Dataset items -
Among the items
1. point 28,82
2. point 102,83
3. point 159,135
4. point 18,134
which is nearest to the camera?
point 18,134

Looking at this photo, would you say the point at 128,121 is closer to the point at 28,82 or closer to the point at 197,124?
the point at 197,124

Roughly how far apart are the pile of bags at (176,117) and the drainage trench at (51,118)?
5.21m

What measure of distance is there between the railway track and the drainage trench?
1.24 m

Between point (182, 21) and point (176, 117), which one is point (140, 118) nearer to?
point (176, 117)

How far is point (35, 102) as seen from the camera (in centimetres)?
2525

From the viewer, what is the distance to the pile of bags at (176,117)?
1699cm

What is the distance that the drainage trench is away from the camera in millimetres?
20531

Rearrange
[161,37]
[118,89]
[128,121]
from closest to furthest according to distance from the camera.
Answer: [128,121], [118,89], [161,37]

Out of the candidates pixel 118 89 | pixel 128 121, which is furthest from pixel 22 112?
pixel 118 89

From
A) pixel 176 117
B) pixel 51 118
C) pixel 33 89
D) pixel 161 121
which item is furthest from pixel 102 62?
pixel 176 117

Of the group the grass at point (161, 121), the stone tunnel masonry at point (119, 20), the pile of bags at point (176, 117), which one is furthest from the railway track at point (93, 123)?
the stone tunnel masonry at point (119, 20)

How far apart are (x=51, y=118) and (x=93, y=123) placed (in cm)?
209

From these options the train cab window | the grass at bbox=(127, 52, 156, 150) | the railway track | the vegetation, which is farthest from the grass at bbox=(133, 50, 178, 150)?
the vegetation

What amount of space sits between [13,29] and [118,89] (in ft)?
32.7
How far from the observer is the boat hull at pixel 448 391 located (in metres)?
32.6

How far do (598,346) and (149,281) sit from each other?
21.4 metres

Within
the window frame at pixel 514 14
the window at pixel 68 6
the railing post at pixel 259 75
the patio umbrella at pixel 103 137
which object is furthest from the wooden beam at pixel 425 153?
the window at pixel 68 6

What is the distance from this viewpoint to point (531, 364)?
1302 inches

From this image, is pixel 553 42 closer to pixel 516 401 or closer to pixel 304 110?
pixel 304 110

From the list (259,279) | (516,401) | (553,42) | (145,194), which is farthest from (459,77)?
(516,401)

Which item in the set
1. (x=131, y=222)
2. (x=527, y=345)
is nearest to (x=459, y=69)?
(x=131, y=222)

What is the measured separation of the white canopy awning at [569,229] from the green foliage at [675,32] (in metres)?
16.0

GOAL - Transcribe every entry exactly, omitting nothing.

RESULT OF THIS TASK -
Among the items
1. point 28,82
2. point 102,83
3. point 159,135
4. point 18,134
which is nearest to the camera?
point 18,134

Looking at this photo, would you say the point at 128,121 is closer to the point at 28,82 or closer to the point at 197,124?
the point at 197,124

Roughly how far apart are the pile of bags at (176,117) and the drainage trench at (51,118)?
5.21m

What measure of distance is there between the railway track and the drainage trench?
1.24 m

Between point (182, 21) and point (176, 117), which one is point (140, 118) nearer to?
point (176, 117)

How far is point (35, 102) as seen from the camera (in centimetres)?
2525

From the viewer, what is the distance to the pile of bags at (176,117)?
1699cm

What is the distance that the drainage trench is away from the camera in millimetres?
20531

Rearrange
[161,37]
[118,89]
[128,121]
from closest to furthest according to distance from the camera.
Answer: [128,121], [118,89], [161,37]

Out of the candidates pixel 118 89 | pixel 128 121, which is furthest from pixel 22 112?
pixel 118 89

From
A) pixel 176 117
B) pixel 51 118
C) pixel 33 89
D) pixel 161 121
which item is furthest from pixel 102 62?
pixel 176 117

Of the group the grass at point (161, 121), the stone tunnel masonry at point (119, 20), the pile of bags at point (176, 117), which one is furthest from the railway track at point (93, 123)?
the stone tunnel masonry at point (119, 20)

How far apart are (x=51, y=118) and (x=93, y=123) placed (in cm)?
209

From these options the train cab window | the grass at bbox=(127, 52, 156, 150) | the railway track | the vegetation, which is farthest from the grass at bbox=(133, 50, 178, 150)?
the vegetation

What amount of space sits between [13,29] and [118,89] (in ft)?
32.7
How far from the observer is the boat hull at pixel 448 391 located (in metres)?
32.6

How far do (598,346) and (149,281) sit from each other?
21.4 metres

Within
the window frame at pixel 514 14
the window at pixel 68 6
the railing post at pixel 259 75
the patio umbrella at pixel 103 137
which object is furthest from the wooden beam at pixel 425 153?
the window at pixel 68 6

What is the distance from this viewpoint to point (531, 364)?
1302 inches

From this image, is pixel 553 42 closer to pixel 516 401 or closer to pixel 304 110?
pixel 304 110

From the list (259,279) | (516,401) | (553,42) | (145,194), which is farthest from (459,77)?
(516,401)

Which item in the set
1. (x=131, y=222)
2. (x=527, y=345)
is nearest to (x=459, y=69)?
(x=131, y=222)

What is the measured separation of the white canopy awning at [569,229] from the green foliage at [675,32] (in metres)?
16.0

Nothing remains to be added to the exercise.